八重する企みと囚人たち Lv.4(十八話)
午後、大量の荷物を運んで、全身が筋肉痛になったリード。
囚人に与えられた唯一の自由時間を駆使して、ある場所に向かっていた。
アンは、ダインと面会に行っている。
幸は疲労で牢屋に倒れて寝ていた。
なんやかんやで、久しぶりに一人になった気がする。
他の囚人の横を通りすぎ、ゆっくりと部屋の扉を開ける。
壁全体に並べられた本の数々。
ここはファドン刑務所にいる囚人のための図書室だ。
こぢんまりとした感じで、とても静かだった。
(この物静かさが、良いんだよ)
リードはほくそ笑む。
扉の横には赤髪の看守ノアルアがいた。
(ゲッ、コイツもいるのかよ! 絶対、騒ぐに決まってる……)
良い雰囲気が壊されると思ったリードは、思わず嫌な顔を浮かべてしまう。しかし、特に彼は気にせず、人差し指を立ててシーっとするだけだった。
「……」
彼の態度に呆気に取られるが、すぐに自分のしたい事を始める。
(とは言うものの、俺はこうやってまともに本を開くなんて事してこなかったな……)
アンと出会った時から盗人として生きていた。だから、本を読むのなんて値がつくかどうか、それぐらいでしか本の内容なんて読んでいない。実際、以前来たときは、そういう視点で呼んでいた。
こうやって目的なく探すのは初めてである。
(とりあえず、幸が言っていた転生者ってやつを探すか)
リードはそれっぽい本を探し始める。
赤や青色をした背表紙。
金の文字が使われた表紙。
分厚いだけで内容の言っている意味が、わからなそうな本まで色々あった。
売ったらいくらになるかな。
リードは、初めはそう思っていた。しかし、本を探しているうちに違う事を考え始めてしまう。

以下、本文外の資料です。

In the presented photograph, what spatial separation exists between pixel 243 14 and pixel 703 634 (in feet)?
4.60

(アンにダインが付き纏ってから随分経つな……アンの奴も前よりもキャッキャ言う様になって)
泣き言も多かったりしたが、とすぐに訂正も入れる。
(そういや、ちょっと前にアンが急に食事を取らなくなった時があったな。どうしたのかと思ったが、ダインの為に痩せた方がいいかな? なんてふざけたこと言って……

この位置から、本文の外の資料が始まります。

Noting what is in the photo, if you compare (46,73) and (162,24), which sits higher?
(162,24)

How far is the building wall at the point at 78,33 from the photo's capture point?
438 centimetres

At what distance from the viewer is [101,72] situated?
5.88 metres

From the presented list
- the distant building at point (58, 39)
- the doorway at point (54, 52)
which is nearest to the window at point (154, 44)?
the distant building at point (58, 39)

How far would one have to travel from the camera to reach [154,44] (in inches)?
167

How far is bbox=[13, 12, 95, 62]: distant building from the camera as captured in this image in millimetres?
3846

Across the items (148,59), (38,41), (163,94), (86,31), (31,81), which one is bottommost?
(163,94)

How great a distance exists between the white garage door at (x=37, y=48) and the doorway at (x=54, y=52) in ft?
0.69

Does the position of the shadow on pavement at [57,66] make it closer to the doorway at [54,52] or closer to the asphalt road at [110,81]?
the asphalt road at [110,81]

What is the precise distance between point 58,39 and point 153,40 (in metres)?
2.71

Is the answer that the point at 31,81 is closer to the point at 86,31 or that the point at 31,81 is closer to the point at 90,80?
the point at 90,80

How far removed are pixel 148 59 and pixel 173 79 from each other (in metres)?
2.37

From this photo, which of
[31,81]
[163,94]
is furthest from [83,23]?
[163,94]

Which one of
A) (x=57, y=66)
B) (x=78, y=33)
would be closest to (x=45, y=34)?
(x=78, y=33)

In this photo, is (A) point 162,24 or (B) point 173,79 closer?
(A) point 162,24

そのままでいいって言わなきゃ、色々やかましかっただろうなぁ)
気がつくと本棚の端っこでしゃがみ込んでいた。
別に取るわけじゃないのに、本の背表紙を指先でなぞっている。
(俺は何考えてんだ……クソが……)
リードは立ち上がり、神話という単語の本を適当に取った。
パッと見ると、中身はお堅い文章がぎっしり埋め尽くされている感じだ。
(こんなもん、読めっかよ。たく、そもそも、幸のバカがビビって看守に言わねえのが悪いんだ。俺がこんな風に読むなんて事なかったんだ。 大体、あいつは罪もないのに刑務所に飛ばされてじゃねぇ!)
不意に胸の内が蠢くのを感じる。
知っている様な、
知らない様な、
今までにあった様な気がするが、
気にした事もなかった感覚。
(俺が嫉妬でもしたのか? 可哀想なバカな女どもに同情? あり得ない、馬鹿馬鹿しい……)
否定するリード。だが……
じゃあ、この気持ちはなんだ?
眉間に皺を寄せて、目の前の本を睨んでいた。
「意外だね。君みたいなのが伝承の本を読むなんて」
誰だと思い振り返る。
長い白髪に、枯れ木の様に長い手足をした背の高い男。
「誰だ、テメェ?」
「カニンチェン・ノイマンだ」
張り付いたと言い切れる様な、優しい微笑みがリードの間に触る。
こういう奴は大抵、腹の中で何か企んでいる。
ポンと本を閉じながら言った。
「別に、たまたま手にした本がこれだっただけだ」
「それにしては随分、熱心に何か探していた様だね?」
クスリと彼は笑いながら横に立つ。
リードの予感は当たっていた。
彼は後ろのノアルア看守に聞こえない。だけど、リードにはハッキリ聞こえる声で囁いた。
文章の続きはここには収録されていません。